_THE PROBLEM_
Every entry below is to be copied exactly, with nothing omitted.

_Records from a dataset_
________________________________________

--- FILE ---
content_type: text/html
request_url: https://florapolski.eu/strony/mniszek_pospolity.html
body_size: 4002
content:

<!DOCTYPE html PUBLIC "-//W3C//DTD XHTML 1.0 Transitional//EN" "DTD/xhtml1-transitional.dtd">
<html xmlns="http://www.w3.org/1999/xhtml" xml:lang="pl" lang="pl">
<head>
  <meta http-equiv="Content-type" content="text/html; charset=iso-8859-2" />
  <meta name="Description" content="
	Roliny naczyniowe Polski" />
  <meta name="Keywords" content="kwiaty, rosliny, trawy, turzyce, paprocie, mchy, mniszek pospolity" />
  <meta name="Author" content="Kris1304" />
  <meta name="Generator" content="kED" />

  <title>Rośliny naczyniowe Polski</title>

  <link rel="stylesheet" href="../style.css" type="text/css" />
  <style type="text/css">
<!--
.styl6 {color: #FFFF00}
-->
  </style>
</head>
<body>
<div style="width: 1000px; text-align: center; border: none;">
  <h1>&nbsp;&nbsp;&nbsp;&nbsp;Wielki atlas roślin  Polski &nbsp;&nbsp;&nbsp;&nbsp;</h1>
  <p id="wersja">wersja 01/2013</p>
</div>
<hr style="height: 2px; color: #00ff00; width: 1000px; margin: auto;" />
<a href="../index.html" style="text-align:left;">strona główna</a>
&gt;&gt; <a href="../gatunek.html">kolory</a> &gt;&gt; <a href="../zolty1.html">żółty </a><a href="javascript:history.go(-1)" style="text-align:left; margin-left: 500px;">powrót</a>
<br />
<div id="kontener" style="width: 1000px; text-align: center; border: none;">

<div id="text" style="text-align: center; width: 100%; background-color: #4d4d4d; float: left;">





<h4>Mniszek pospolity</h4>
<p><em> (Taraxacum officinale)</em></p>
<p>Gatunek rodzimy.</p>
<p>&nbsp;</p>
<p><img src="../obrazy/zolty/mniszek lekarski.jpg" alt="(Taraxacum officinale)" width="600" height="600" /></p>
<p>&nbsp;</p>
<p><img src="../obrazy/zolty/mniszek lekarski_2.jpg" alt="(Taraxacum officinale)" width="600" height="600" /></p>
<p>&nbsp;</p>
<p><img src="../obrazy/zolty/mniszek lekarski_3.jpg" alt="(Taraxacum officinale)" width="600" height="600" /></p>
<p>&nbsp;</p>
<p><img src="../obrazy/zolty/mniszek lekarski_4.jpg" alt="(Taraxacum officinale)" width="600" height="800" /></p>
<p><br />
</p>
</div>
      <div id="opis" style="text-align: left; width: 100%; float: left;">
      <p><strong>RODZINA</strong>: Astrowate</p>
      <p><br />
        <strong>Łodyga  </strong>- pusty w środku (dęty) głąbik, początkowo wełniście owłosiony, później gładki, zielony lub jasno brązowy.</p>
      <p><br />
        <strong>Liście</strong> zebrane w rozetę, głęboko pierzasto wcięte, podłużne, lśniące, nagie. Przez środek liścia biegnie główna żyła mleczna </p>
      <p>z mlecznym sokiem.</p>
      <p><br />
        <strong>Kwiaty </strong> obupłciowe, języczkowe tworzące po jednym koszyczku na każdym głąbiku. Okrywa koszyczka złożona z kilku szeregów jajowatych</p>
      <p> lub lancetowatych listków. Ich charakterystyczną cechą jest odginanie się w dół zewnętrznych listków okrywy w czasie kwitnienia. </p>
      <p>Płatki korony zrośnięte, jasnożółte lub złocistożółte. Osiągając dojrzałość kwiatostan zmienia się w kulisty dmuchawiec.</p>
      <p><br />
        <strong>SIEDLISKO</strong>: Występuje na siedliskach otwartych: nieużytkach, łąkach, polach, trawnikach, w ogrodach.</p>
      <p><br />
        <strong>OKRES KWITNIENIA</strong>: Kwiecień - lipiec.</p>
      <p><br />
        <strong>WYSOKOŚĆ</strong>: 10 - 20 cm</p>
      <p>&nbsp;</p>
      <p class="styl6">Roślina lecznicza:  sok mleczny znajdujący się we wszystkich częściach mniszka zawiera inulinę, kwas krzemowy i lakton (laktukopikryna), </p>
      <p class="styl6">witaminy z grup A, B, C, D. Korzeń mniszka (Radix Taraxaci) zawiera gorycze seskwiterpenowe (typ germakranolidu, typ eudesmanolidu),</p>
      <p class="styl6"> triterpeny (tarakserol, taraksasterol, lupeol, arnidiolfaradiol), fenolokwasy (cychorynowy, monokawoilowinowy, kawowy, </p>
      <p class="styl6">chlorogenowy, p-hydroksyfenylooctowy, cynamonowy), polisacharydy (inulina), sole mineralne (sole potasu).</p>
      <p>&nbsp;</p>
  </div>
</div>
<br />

________________________________________

_RESPONSE BELOW_
--- FILE ---
content_type: text/html
request_url: https://florapolski.eu/strony/mniszek_pospolity.html
body_size: 4002
content:

<!DOCTYPE html PUBLIC "-//W3C//DTD XHTML 1.0 Transitional//EN" "DTD/xhtml1-transitional.dtd">
<html xmlns="http://www.w3.org/1999/xhtml" xml:lang="pl" lang="pl">
<head>
  <meta http-equiv="Content-type" content="text/html; charset=iso-8859-2" />
  <meta name="Description" content="
	Roliny naczyniowe Polski" />
  <meta name="Keywords" content="kwiaty, rosliny, trawy, turzyce, paprocie, mchy, mniszek pospolity" />
  <meta name="Author" content="Kris1304" />
  <meta name="Generator" content="kED" />

  <title>Rośliny naczyniowe Polski</title>

  <link rel="stylesheet" href="../style.css" type="text/css" />
  <style type="text/css">
<!--
.styl6 {color: #FFFF00}
-->
  </style>
</head>
<body>
<div style="width: 1000px; text-align: center; border: none;">
  <h1>&nbsp;&nbsp;&nbsp;&nbsp;Wielki atlas roślin  Polski &nbsp;&nbsp;&nbsp;&nbsp;</h1>
  <p id="wersja">wersja 01/2013</p>
</div>
<hr style="height: 2px; color: #00ff00; width: 1000px; margin: auto;" />
<a href="../index.html" style="text-align:left;">strona główna</a>
&gt;&gt; <a href="../gatunek.html">kolory</a> &gt;&gt; <a href="../zolty1.html">żółty </a><a href="javascript:history.go(-1)" style="text-align:left; margin-left: 500px;">powrót</a>
<br />
<div id="kontener" style="width: 1000px; text-align: center; border: none;">

<div id="text" style="text-align: center; width: 100%; background-color: #4d4d4d; float: left;">





<h4>Mniszek pospolity</h4>
<p><em> (Taraxacum officinale)</em></p>
<p>Gatunek rodzimy.</p>
<p>&nbsp;</p>
<p><img src="../obrazy/zolty/mniszek lekarski.jpg" alt="(Taraxacum officinale)" width="600" height="600" /></p>
<p>&nbsp;</p>
<p><img src="../obrazy/zolty/mniszek lekarski_2.jpg" alt="(Taraxacum officinale)" width="600" height="600" /></p>
<p>&nbsp;</p>
<p><img src="../obrazy/zolty/mniszek lekarski_3.jpg" alt="(Taraxacum officinale)" width="600" height="600" /></p>
<p>&nbsp;</p>
<p><img src="../obrazy/zolty/mniszek lekarski_4.jpg" alt="(Taraxacum officinale)" width="600" height="800" /></p>
<p><br />
</p>
</div>
      <div id="opis" style="text-align: left; width: 100%; float: left;">
      <p><strong>RODZINA</strong>: Astrowate</p>
      <p><br />
        <strong>Łodyga  </strong>- pusty w środku (dęty) głąbik, początkowo wełniście owłosiony, później gładki, zielony lub jasno brązowy.</p>
      <p><br />
        <strong>Liście</strong> zebrane w rozetę, głęboko pierzasto wcięte, podłużne, lśniące, nagie. Przez środek liścia biegnie główna żyła mleczna </p>
      <p>z mlecznym sokiem.</p>
      <p><br />
        <strong>Kwiaty </strong> obupłciowe, języczkowe tworzące po jednym koszyczku na każdym głąbiku. Okrywa koszyczka złożona z kilku szeregów jajowatych</p>
      <p> lub lancetowatych listków. Ich charakterystyczną cechą jest odginanie się w dół zewnętrznych listków okrywy w czasie kwitnienia. </p>
      <p>Płatki korony zrośnięte, jasnożółte lub złocistożółte. Osiągając dojrzałość kwiatostan zmienia się w kulisty dmuchawiec.</p>
      <p><br />
        <strong>SIEDLISKO</strong>: Występuje na siedliskach otwartych: nieużytkach, łąkach, polach, trawnikach, w ogrodach.</p>
      <p><br />
        <strong>OKRES KWITNIENIA</strong>: Kwiecień - lipiec.</p>
      <p><br />
        <strong>WYSOKOŚĆ</strong>: 10 - 20 cm</p>
      <p>&nbsp;</p>
      <p class="styl6">Roślina lecznicza:  sok mleczny znajdujący się we wszystkich częściach mniszka zawiera inulinę, kwas krzemowy i lakton (laktukopikryna), </p>
      <p class="styl6">witaminy z grup A, B, C, D. Korzeń mniszka (Radix Taraxaci) zawiera gorycze seskwiterpenowe (typ germakranolidu, typ eudesmanolidu),</p>
      <p class="styl6"> triterpeny (tarakserol, taraksasterol, lupeol, arnidiolfaradiol), fenolokwasy (cychorynowy, monokawoilowinowy, kawowy, </p>
      <p class="styl6">chlorogenowy, p-hydroksyfenylooctowy, cynamonowy), polisacharydy (inulina), sole mineralne (sole potasu).</p>
      <p>&nbsp;</p>
  </div>
</div>
<br />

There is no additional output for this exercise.